Comment by feldrim
13 hours ago
Would SearchValues<char> help there for a fallback to a SIMD optimized simple string literal search rather than the happy path?
13 hours ago
Would SearchValues<char> help there for a fallback to a SIMD optimized simple string literal search rather than the happy path?
Yes, that's exactly what we did to be competitive in the benchmarks.
There's a lot of simple cases where you don't really need a regex engine at all.
integrating SearchValues as a multi-string prefix search is a bit harder since it doesn't expose which branch matched so we would be taking unnecessary steps.
Also .NET implementation of Hyperscan's Teddy algorithm only goes left to right.. if it went right to left it would make RE# much faster for these cases.
So, there's still room for significant improvement.

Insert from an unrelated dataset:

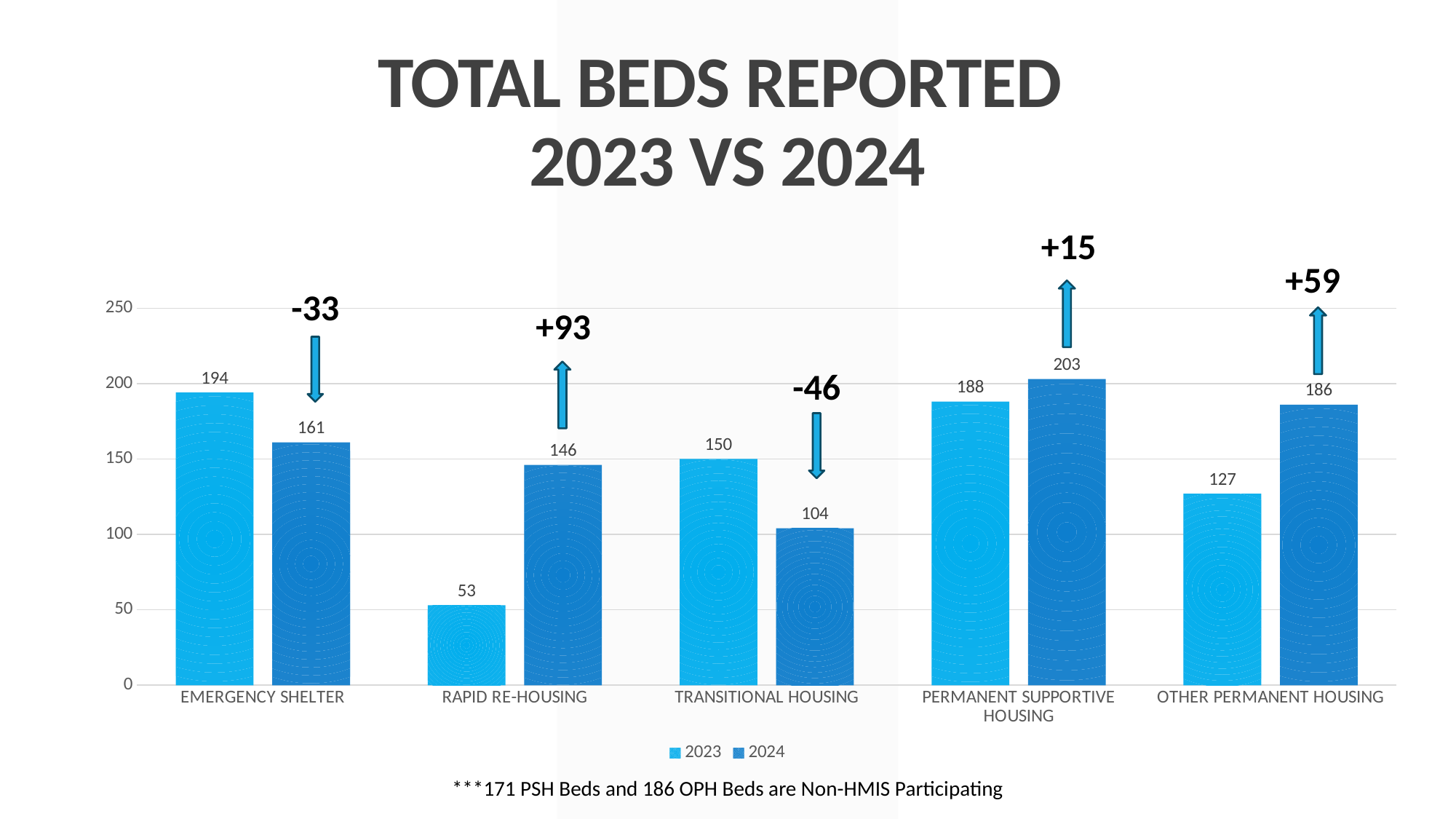
What kind of chart is shown on the slide? Bar chart What is the 2023 value for Emergency Shelter? 194 How many series does the legend list? 2 What change is annotated above the Permanent Supportive Housing bars? +15 Which is larger for Transitional Housing, the 2023 value or the 2024 value? 2023 How many categories are shown on the x axis? 5 Which category has the highest 2024 value? Permanent Supportive Housing Which category has the lowest 2023 value? Rapid Re-Housing What is the title of the chart? Total Beds Reported 2023 vs 2024 What is the 2024 value for Transitional Housing? 104 What is the difference between the 2024 and 2023 values for Other Permanent Housing? 59 What is the 2024 value for Rapid Re-Housing? 146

There is plenty still to do.
One part of this is SIMD algorithms to better compete with Hyperscan/Rust, another is the decades of optimizations that backtracking engines have for short anchored matches for validation.
There's analysis to do for specific patterns so we can opt for specialized algorithms, eg. for fixed length patterns we skip the left-to-right pass entirely since we already know the match start + match length.
Lots of opportunistic things like this which we haven't done. Also there are no statistical optimizations in the engine right now. Most engines will immediately start looking for a 'z' if there is one in the pattern since it is rare.